• **Direction**
Write out the items from the line with "What is the distance of point" up to and including the line with "62.8 inches", requests included. Scale each distance in the answers by a factor of 2, round it to the number of decimals it had with halves up, and leave the numbers in the requests unchanged.

begin Working data

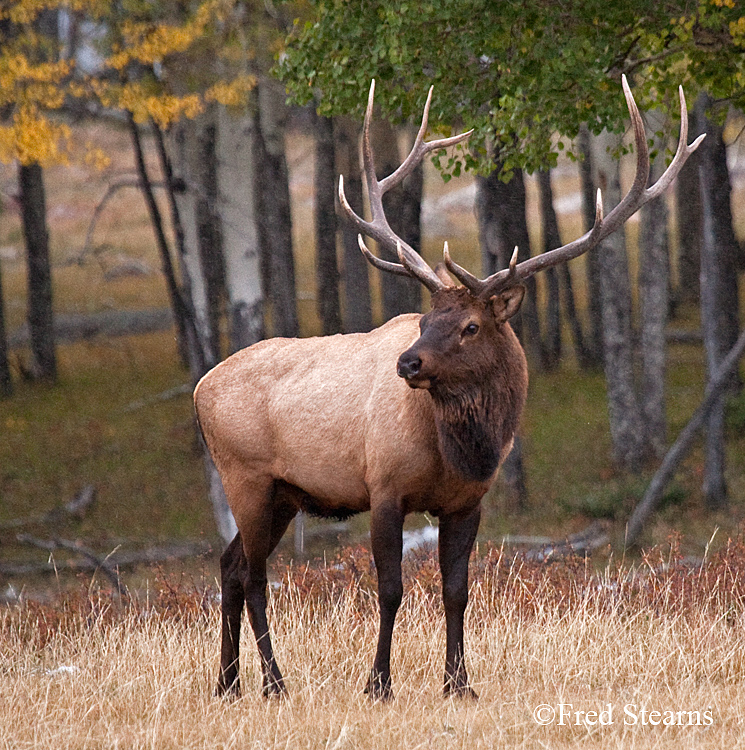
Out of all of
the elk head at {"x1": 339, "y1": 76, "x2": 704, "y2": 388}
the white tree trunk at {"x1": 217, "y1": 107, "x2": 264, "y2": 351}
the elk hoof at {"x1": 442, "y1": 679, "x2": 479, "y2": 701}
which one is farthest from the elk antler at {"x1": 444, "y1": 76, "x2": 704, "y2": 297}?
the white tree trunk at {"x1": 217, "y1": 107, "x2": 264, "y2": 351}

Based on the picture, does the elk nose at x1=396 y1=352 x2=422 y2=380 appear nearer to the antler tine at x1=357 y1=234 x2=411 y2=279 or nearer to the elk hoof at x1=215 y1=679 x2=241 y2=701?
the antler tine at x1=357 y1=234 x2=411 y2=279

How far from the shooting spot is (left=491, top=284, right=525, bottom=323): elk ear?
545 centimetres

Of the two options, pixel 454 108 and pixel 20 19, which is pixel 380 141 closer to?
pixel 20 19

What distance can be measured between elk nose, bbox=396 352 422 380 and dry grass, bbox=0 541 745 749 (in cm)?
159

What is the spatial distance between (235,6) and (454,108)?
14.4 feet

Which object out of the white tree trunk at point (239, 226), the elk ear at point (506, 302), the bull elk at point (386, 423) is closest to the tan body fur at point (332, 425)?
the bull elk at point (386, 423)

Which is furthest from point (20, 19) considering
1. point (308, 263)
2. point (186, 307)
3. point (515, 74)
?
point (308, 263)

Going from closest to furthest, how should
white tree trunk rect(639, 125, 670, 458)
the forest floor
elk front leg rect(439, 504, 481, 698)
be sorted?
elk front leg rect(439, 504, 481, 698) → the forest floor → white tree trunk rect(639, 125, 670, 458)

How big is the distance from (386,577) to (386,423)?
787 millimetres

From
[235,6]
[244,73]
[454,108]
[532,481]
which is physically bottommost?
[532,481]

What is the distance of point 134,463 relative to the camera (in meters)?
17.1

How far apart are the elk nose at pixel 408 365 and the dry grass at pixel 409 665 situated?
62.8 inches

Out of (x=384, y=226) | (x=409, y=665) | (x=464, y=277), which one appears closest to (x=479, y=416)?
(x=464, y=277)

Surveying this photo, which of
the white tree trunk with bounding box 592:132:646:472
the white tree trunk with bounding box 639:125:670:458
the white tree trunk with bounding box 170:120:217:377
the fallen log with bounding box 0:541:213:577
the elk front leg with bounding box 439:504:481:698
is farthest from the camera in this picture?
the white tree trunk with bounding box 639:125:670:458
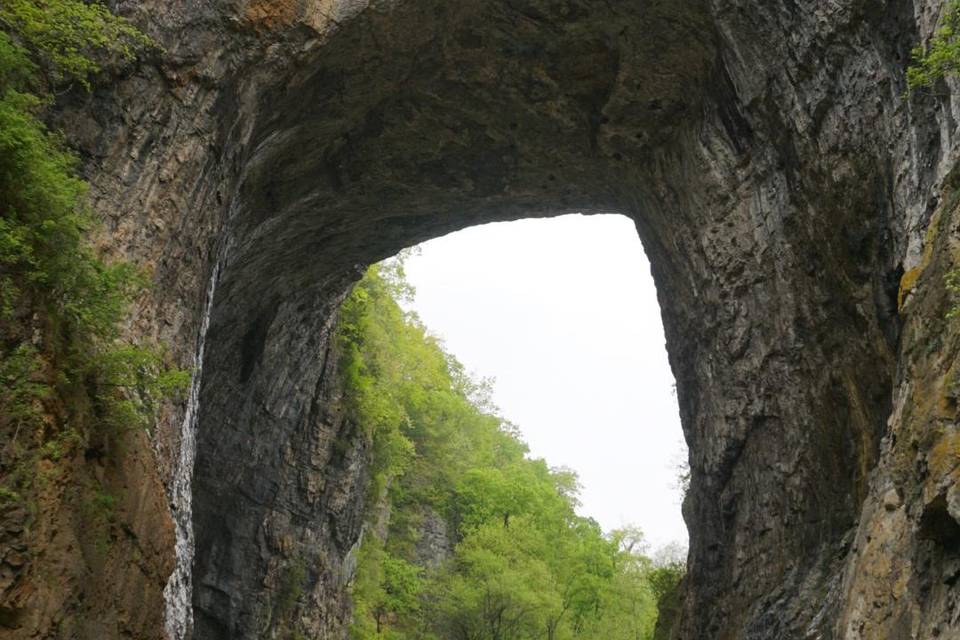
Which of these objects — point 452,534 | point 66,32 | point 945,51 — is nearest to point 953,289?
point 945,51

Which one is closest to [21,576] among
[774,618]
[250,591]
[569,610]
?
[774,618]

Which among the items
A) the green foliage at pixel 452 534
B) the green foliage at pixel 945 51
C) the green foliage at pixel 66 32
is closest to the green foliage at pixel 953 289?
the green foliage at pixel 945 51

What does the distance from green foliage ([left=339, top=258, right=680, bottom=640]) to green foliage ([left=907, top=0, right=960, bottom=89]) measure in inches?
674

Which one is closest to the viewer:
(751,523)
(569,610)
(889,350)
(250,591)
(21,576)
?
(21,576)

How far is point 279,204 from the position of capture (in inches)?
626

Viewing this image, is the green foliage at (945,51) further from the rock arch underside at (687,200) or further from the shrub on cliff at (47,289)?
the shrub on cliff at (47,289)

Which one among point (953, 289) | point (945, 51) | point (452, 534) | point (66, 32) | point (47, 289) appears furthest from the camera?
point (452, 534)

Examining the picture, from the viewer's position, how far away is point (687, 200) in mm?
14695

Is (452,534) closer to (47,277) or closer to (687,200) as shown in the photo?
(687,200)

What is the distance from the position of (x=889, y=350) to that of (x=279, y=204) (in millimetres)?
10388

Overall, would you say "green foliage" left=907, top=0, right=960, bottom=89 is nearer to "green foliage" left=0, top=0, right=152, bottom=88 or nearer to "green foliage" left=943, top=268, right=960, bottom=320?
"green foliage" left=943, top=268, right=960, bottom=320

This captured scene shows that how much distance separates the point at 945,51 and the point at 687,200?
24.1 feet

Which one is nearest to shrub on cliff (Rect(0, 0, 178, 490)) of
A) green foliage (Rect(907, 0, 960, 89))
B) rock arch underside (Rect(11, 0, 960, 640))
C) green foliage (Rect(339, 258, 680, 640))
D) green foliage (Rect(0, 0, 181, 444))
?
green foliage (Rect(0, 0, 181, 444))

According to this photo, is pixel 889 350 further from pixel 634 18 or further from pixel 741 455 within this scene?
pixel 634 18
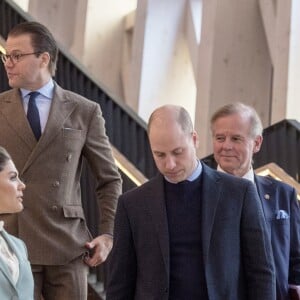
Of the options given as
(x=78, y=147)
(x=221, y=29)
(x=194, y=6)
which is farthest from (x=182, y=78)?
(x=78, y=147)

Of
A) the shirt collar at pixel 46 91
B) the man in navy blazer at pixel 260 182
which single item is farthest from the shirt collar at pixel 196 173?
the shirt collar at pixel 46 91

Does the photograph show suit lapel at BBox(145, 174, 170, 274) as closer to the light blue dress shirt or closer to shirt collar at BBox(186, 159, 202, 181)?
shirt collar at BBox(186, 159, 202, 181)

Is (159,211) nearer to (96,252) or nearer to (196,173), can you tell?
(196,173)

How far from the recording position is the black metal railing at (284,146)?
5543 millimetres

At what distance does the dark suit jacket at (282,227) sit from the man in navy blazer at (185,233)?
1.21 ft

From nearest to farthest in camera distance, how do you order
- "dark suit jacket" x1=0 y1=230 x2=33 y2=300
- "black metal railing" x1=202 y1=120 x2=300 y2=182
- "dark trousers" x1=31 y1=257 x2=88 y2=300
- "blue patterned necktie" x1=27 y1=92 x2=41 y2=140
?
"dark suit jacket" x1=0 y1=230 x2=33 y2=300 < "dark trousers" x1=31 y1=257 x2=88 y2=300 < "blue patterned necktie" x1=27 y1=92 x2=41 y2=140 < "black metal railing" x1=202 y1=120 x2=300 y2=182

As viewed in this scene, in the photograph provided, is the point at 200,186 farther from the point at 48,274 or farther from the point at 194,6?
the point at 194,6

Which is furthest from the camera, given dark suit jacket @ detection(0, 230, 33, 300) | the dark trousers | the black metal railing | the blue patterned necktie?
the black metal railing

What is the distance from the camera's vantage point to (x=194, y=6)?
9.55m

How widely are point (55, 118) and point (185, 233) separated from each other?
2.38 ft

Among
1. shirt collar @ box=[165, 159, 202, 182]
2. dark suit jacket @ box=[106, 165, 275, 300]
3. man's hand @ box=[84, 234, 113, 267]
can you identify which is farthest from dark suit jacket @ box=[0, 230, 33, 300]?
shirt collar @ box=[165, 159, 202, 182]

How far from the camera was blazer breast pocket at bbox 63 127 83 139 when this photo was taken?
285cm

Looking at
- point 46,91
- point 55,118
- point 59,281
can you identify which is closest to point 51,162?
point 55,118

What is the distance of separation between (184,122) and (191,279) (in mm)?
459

end Working data
begin Working data

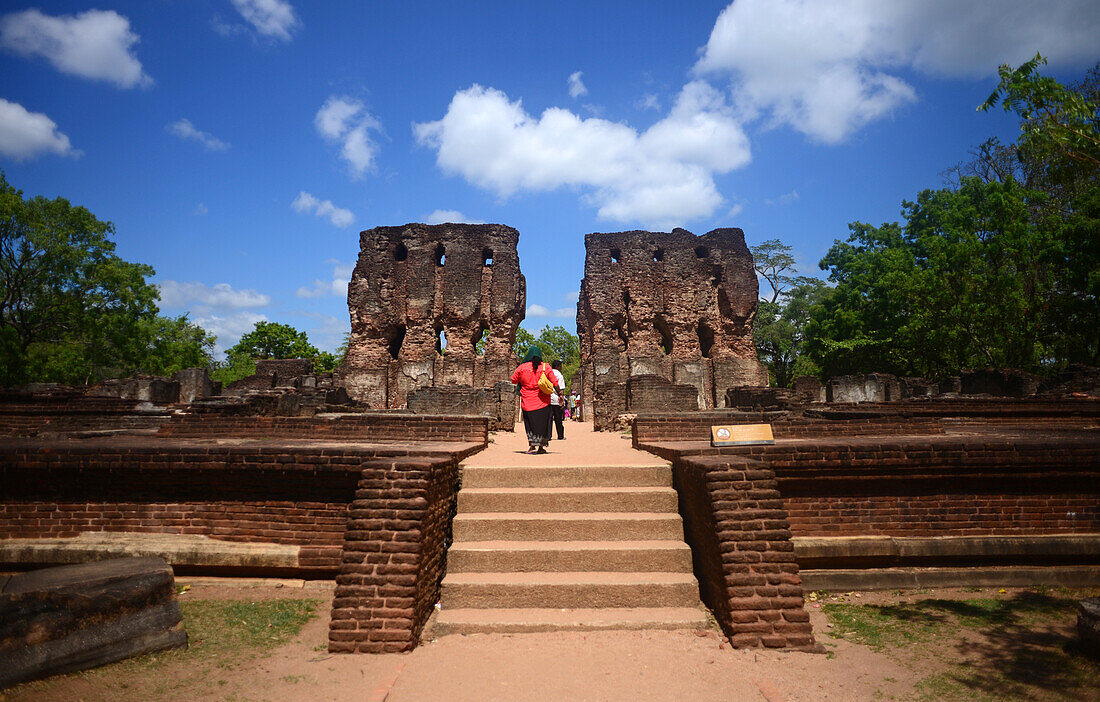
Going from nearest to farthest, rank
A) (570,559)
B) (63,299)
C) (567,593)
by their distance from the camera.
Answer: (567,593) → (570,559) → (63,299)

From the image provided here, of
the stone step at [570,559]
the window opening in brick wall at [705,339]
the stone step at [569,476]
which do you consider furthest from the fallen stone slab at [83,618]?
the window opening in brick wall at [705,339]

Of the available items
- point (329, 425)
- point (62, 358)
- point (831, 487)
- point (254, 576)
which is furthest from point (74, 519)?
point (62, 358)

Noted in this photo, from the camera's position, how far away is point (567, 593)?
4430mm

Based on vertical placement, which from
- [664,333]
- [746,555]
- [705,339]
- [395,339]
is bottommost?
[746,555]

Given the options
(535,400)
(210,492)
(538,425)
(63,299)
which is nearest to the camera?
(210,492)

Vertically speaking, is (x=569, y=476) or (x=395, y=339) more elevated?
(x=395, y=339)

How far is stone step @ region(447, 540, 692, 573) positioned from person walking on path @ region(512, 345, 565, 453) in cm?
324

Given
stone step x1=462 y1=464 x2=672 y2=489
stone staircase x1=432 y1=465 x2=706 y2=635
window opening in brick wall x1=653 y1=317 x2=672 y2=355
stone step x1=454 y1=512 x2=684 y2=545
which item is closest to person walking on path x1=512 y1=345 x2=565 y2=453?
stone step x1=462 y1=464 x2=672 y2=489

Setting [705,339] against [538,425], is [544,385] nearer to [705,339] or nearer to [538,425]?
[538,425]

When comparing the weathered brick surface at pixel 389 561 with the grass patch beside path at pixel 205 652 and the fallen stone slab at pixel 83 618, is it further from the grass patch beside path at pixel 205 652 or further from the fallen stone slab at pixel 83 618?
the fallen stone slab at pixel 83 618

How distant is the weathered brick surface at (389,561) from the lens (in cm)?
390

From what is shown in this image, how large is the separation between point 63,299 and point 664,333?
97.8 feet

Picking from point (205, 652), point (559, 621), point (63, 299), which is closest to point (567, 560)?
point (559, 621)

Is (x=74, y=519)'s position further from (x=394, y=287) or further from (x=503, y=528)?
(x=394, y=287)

end Working data

• **Answer**
What is the distance of point 134,463 relative to the camera (in meters)?
34.2

How far apart are the elk nose at pixel 408 365 and the dry grass at pixel 409 665 situated?
125.6 inches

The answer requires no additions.